My 7-year-old daughter Ella Beth calls them her "birthday team."
That's because on the night she was born, as I held her in my arms in Erlanger East's Magnolia suite, the St. Louis Cardinals knocked off the New York Mets to advance to the 2006 World Series, which they eventually won against Detroit.
So as Game 6 of the 2013 Fall Classic begins tonight between the Redbirds and the Boston Red Sox, the visiting Cards will be rooted on by at least one fourth-generation fan who's almost as concerned about her birthday team as she is about the size of her Halloween candy bucket.
That loyalty may also end up delivering her a trick rather than a treat come the stroke of midnight, since it's kind of tough to see St. Louis overcoming a 3-2 deficit against the BoSox inside their quirky masterpiece of a ballyard, Fenway Park.
And if you're a Red Sox fan today, you'll no doubt see justice in this, convinced that no team should potentially lose a World Series on an "obstruction" call, which was the final straw for Boston in its Game 3 loss at Busch Stadium on Saturday night.
Never mind that it's a rule and that you may never see a more textbook example of it than Red Sox third baseman Will Middlebrooks impeding Allen Craig's path to home plate for the winning run. Yet even the Cardinals seemed uncomfortable with that victory, so much so that they haven't won since, dropping the last two on home soil.
So one of the tensest, tautest World Series in memory, one framed either by outstanding pitching, anemic hitting (other than Boston's amazing David Ortiz) or a little of both, continues for at least one more night, quite possibly to extend to a deciding seventh game on Halloween night if St. Looie rookie Michael Wacha can spook the Red Sox enough to claim his fifth straight postseason win.
And that's really as it should be between two of the sport's most storied franchises, each of which has claimed multiple titles since 2004. They finished the regular season tied for the best record in the majors (97-65); they both won their league championship series in six games; they each represent two of the most loyal and passionate fan bases anywhere, regardless of the sport.
It even seems to appeal to the average fan, given that ratings are not only up across the board from last season, but Sunday night's Game 4 outdrew NBC's NFL football game between the Green Bay Packers and Minnesota Vikings.
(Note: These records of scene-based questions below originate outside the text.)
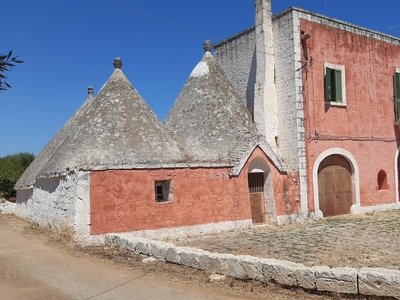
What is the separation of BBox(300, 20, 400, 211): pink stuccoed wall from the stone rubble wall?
811 centimetres

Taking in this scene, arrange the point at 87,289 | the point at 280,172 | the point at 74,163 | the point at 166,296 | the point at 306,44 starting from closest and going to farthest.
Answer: the point at 166,296, the point at 87,289, the point at 74,163, the point at 280,172, the point at 306,44

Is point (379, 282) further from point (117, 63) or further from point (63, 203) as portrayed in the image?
point (117, 63)

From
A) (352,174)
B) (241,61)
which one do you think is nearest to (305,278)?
(352,174)

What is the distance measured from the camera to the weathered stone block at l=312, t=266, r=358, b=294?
5543 millimetres

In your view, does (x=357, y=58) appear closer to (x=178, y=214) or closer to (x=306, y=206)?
(x=306, y=206)

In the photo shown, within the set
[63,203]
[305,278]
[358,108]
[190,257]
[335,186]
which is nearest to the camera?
[305,278]

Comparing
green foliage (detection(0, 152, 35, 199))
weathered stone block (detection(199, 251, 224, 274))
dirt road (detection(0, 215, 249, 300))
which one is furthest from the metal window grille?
green foliage (detection(0, 152, 35, 199))

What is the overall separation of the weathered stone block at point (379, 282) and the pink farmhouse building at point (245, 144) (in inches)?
252

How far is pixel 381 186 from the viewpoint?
17453mm

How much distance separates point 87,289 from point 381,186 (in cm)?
1462

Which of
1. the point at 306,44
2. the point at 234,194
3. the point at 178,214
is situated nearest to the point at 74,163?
the point at 178,214

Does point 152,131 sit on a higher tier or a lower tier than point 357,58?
lower

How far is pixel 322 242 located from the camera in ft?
32.2

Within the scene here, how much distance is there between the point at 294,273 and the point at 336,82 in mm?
11314
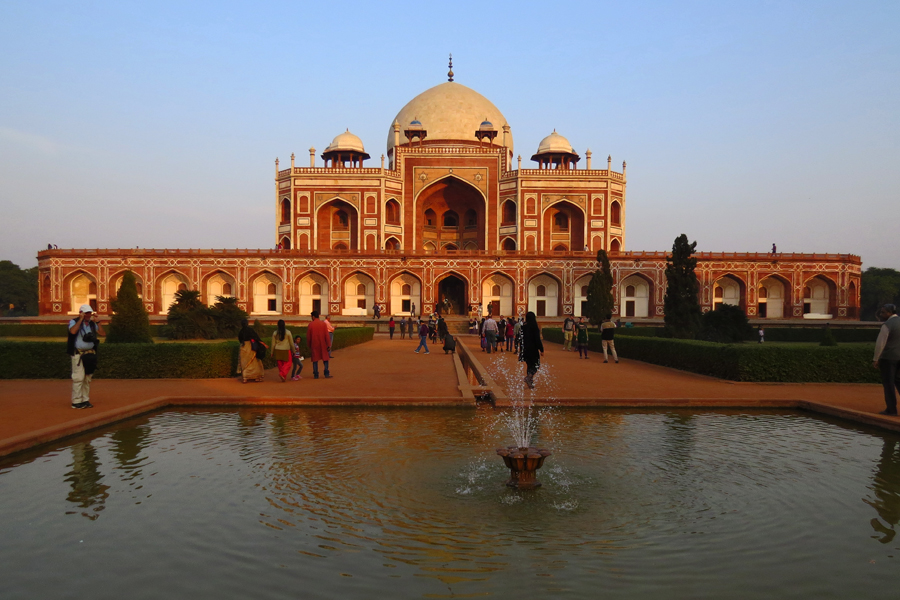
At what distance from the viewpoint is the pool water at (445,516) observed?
10.4 ft

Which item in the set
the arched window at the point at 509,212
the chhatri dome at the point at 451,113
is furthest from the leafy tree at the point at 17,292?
the arched window at the point at 509,212

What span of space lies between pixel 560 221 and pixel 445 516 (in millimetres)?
40644

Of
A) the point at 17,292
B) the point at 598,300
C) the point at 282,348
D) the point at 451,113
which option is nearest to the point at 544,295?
the point at 598,300

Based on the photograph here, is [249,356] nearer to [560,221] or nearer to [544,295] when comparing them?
[544,295]

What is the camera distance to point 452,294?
40.4 m

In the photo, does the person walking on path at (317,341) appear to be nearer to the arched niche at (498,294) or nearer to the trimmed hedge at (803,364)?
the trimmed hedge at (803,364)

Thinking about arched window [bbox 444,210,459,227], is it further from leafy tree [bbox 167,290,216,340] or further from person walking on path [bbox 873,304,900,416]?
person walking on path [bbox 873,304,900,416]

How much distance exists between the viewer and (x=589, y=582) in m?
3.15

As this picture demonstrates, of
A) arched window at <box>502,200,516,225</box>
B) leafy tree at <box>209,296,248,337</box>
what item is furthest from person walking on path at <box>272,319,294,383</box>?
arched window at <box>502,200,516,225</box>

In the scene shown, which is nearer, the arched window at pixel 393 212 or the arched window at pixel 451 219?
the arched window at pixel 393 212

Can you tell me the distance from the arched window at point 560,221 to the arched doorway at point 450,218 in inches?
204

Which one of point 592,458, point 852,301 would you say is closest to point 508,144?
point 852,301

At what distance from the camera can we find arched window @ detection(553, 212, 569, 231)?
43.3 m

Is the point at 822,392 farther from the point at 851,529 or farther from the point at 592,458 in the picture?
the point at 851,529
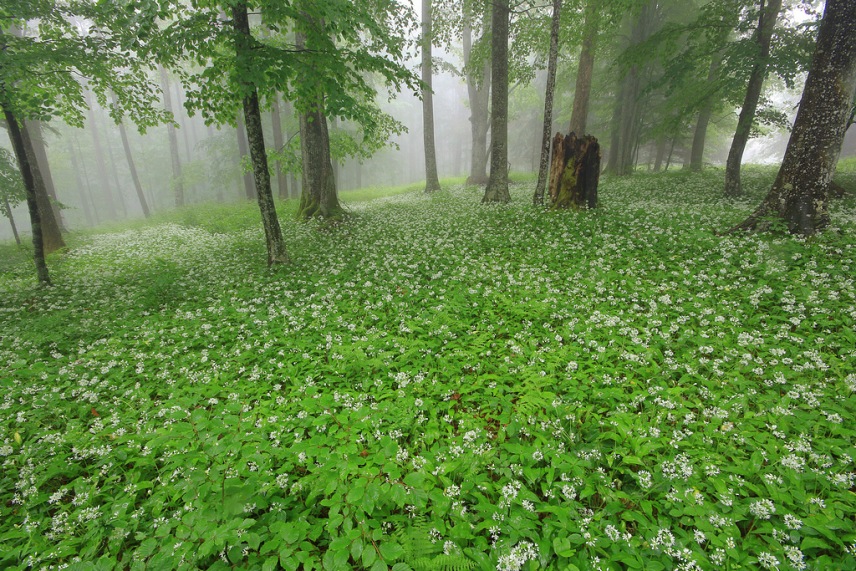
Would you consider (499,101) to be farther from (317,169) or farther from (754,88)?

Any sporting event that can outdraw the NFL these days has to have something going for it.
But to better understand this Series' importance to each city's fan bases, consider that the average price for a resale ticket Tuesday reached beyond $1,800. According to ESPN, one especially well-heeled Red Sox fan paid $24,000 on StubHub for a pair of tickets in the first row in a dugout box between home plate and one of the on-deck circles. How juiced is Red Sox Nation? A week ago, bleacher seats for Game 1 were going for $300. Tonight they're expected to top $1,200.
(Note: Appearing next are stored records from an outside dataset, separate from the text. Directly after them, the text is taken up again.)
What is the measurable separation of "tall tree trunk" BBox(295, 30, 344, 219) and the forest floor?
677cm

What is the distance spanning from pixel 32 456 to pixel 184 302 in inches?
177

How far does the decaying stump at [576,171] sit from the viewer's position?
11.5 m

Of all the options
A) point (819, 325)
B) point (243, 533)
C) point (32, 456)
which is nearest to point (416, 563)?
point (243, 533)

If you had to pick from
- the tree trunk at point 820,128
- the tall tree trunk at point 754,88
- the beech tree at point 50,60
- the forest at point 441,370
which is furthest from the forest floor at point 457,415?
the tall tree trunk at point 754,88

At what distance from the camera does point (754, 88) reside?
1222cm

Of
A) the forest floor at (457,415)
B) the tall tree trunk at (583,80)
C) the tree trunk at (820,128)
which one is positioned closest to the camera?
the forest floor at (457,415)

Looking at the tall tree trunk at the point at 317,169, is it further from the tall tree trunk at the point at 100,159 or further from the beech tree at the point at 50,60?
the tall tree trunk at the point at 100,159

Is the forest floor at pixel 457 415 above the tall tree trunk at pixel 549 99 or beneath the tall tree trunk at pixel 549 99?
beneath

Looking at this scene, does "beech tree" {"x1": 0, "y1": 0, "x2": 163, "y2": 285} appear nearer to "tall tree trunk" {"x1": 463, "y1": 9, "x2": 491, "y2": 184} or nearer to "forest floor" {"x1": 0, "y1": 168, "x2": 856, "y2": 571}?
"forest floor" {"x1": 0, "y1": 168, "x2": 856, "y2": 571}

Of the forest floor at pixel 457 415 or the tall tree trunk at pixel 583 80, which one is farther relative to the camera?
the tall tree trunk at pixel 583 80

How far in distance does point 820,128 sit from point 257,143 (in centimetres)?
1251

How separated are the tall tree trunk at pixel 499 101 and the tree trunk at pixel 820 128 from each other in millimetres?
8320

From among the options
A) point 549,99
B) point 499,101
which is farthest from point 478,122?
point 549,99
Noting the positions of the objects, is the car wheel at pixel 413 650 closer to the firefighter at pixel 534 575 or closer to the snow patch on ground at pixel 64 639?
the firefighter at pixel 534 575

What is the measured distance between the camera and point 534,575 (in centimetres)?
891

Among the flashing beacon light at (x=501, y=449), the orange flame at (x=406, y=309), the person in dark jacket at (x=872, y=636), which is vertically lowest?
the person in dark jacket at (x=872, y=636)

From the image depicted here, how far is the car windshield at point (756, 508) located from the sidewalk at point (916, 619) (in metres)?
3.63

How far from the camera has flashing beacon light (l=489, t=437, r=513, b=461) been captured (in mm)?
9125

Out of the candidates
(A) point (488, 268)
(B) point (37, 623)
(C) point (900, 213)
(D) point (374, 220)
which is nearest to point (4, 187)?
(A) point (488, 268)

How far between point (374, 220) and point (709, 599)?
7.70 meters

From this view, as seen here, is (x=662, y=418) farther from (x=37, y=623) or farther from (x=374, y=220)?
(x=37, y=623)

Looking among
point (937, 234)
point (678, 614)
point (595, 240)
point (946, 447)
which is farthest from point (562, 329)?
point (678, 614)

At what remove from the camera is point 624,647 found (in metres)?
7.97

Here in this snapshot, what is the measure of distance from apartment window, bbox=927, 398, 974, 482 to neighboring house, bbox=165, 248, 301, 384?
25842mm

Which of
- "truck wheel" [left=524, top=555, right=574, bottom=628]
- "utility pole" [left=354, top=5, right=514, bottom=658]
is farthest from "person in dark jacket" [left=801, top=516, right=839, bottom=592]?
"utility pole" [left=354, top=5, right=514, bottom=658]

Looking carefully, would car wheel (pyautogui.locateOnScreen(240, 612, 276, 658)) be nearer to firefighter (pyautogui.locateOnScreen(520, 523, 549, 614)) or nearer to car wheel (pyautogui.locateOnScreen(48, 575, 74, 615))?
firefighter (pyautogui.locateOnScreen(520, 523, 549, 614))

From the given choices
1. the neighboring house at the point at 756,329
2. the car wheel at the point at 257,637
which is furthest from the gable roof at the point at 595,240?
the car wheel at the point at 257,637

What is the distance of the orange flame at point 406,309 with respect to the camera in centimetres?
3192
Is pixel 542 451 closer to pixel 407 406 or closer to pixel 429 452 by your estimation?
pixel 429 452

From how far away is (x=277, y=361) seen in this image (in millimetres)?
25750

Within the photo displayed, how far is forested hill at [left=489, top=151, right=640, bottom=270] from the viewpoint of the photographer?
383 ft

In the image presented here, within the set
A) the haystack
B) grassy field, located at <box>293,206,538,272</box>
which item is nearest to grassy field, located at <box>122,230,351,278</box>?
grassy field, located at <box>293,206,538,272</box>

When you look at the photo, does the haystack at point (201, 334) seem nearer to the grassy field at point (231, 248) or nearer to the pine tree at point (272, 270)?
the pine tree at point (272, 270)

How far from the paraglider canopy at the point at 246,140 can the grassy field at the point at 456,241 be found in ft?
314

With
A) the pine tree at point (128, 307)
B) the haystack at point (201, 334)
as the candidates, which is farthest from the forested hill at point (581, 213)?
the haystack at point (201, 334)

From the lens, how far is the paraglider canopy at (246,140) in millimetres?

Of course, as all this was going on following Boston's 3-1 win on Monday night, the Cardinals were struggling just to reach Boston, thanks to problems with their plane, which was still on the tarmac in St. Louis late Tuesday afternoon.
"Everybody seems to be doing all right," Cards skipper Mike Matheny said during a conference call. "We're fortunate that our club allows our families to travel with us. We have plenty of food, snacks for the kids. Most of these kids are pretty happy they're not in school right now."
When I wasn't much older than my daughter, my elementary school ushered us to the lunchroom to watch the Cards play the Red Sox in the 1967 Series, which St. Louis ultimately won.
My DNA hopes the Cards win it again, which would be their 12th world championship and third since 2006. But if it's Boston, there's also this reason to feel good about a baseball season that's felt far better than most.
As the Fox cameras will no doubt show again tonight, "Boston Strong" is mowed into the outfield at Fenway, a reference to the tragic, senseless bombing at last spring's Boston Marathon.
Because of that, you get the feeling that while the Cards want this, the Red Sox need this, a tiny band-aid for an unimaginable act of terrorism.
This isn't to guarantee a Boston title. If a senseless tragedy could do that, the Yankees would have won the 2001 World Series instead of the Diamondbacks following 9/11.
But on baseball alone, if only because of the singular brilliance of "Big Papi" Ortiz, the Red Sox just seem a little too strong for my daughter's birthday team. The Series should end tonight, and with relative ease for the home team.